12. Check\Modify the configure file C:\AvcsrDemo\Test\AvsrDemo\Front-End\MouthTrackSetting.cfg. Change the item:
HAARSAMPLEBASEPATH= C:\AvcsrDemo\Test\AvsrDemo\Front-End\HaarBase
DUALCASCADEPATH0= C:\AvcsrDemo\Test\AvsrDemo\Front-End \Mouth32_norm
DUALCASCADEPATH1= C:\AvcsrDemo\Test\AvsrDemo\Front-End \Mouth32_beard
Register the ActiveX control
13. In command line: RegSvr32 C:\AvcsrDemo\Bin\AviPlayer.ocx. If you use autorun.exe to install the package, the ActiveX control has been registered automatically.
Run the application
14. C:\AvsrDemo\Bin\AvcsrDemo.exe
Usage
The components and files used in the AVCSR system are shown in Figure
2.
Figure 2. The components and files used in the AVCSR system
1.
1. Before you start:
data preparation
Two sets of data files are needed for the AVCSR application: the input audio-video files and their corresponding transcript files (e.g. for the data file test.avi, its corresponding transcript file should be named as test.txt).
The audio-video input files supported by the current application are uncompressed AVI. The input video can be true color or grayscale. For increased accuracy, the face of the speaker in the video sequence must be frontal upright and of width larger than 128 pixels. The audio channel is 16-bit, sampled at 32kHz stereo. The current application uses only the left channel.
The transcript files, one for each audio-visual input data file, provide the word transcript and the time boundaries of the audio-visual sequence. Figure 3 shows a sample transcript file. The first two lines are the file header, and the remaining lines describe the transcripts and the time boundaries of the words. In each line, the first two numbers represent the start and end point of one word (Note that the time boundary is counted in 10 miliseconds. For example, the line “94 165 six” mean that the word “six” starts at 94×10=940 ms and ends in 165×10=1650 ms) followed by the word label. In current application, the name of the words are zero, one, two, three, four, five, six, seven, eight or nine, since the system only supports digit recognition. To recognize other words the system must be retrained.

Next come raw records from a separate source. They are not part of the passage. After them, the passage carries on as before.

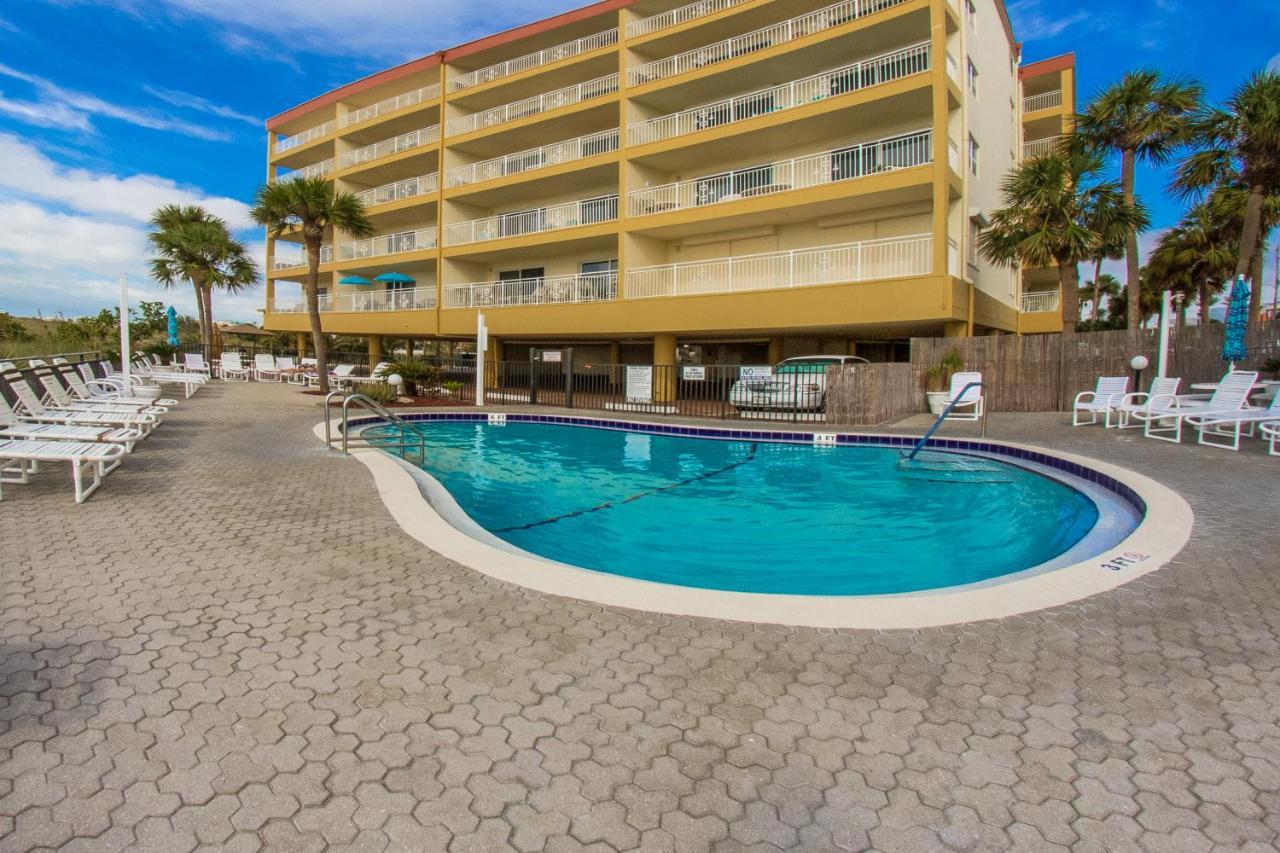 Oceanfront View Of Madeira Beach, Steps To The Beach - Madeira Norte Condo Сейнт Пийт Бийч Екстериор снимка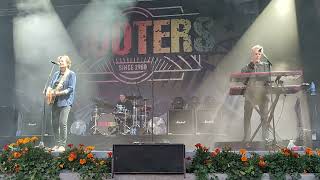 The Hooters-Boys Of Summer Live@Rock På Skansen Stockholm 06.08.2022
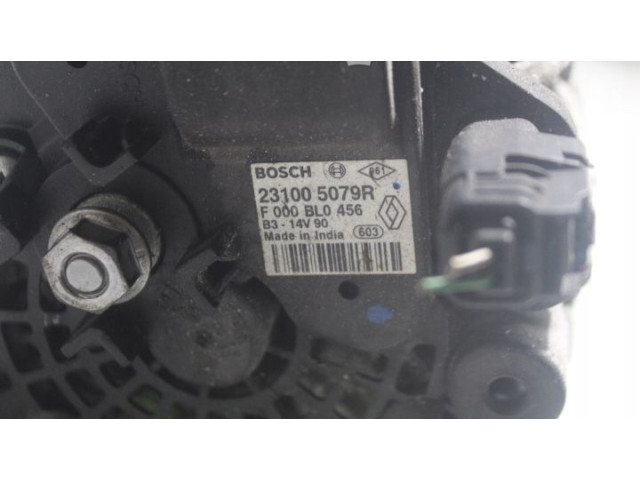 Генератор    Dacia Logan II      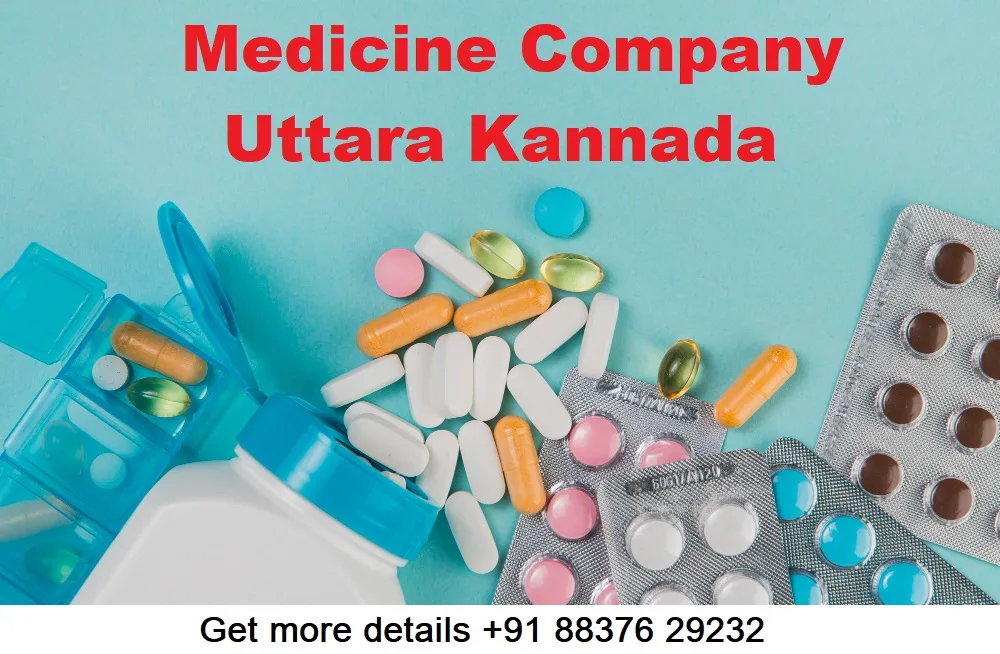 Medicine Company Uttara Kannada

Note that both the AVI files and the transcript files must be placed in the same folder as the configure file DemoConfig.cfg. If you install the package in C:\AvcsrDemo, the data folder should be C:\AvcsrDemo\Test\AvsrDemo\WinData.
Figure 3. Content of a sample transcript file
2.
User interface and controls
Fig.4. User interface
Open data file: Use File/Open to open an AVI file in C:\AvcsrDemo\Test\AvsrDemo\WinData, the system will load the content of this file and list all the AVI files in this folder, as well as the file democonfig.cfg. The system also loads the corresponding transcript file (*.txt) at the same time.
Recognition: When pressing the Start button in the
control region, the system will start the recognition of the words spoken in
the selected file. The recognition progress is shown in the process
indicator region. After finishing the recognition, the recognized sequence
of words for the video-only (VSR), audio-only (ASR) and AVCSR are shown in the recognition
results region, and the corresponding word error rate (WER) is displayed in
statistic results region.
Batch recognition: When pressing the Batch button down,
the system will continue to the recognition in batch mode for all the audio
visual sequences in the current directory starting with the selected file. To switch down the process-in-batch
mode, stop the process (see Stop process), then press Batch
button again.
Stop process: When pressing the Stop button the recognition is
stopped after the results of the current audio-visual file are released.
Reset the WER: When pressing Reset, the word error rate of
AVCSR, ASR and VSR will be reset to zero. The button is active when the
recognition process is stopped.
Change the acoustic noise: When pressing the Noisy button, the
system can add/remove noise to the audio channel of the audio-visual sequence.
The signal to noise (SNR) ratio can be adjusted, when the Noisy button
is pressed, using the slider bar.
File selection: An audio-visual file can be selected by double clicking the file name in the file name list in the data file list region.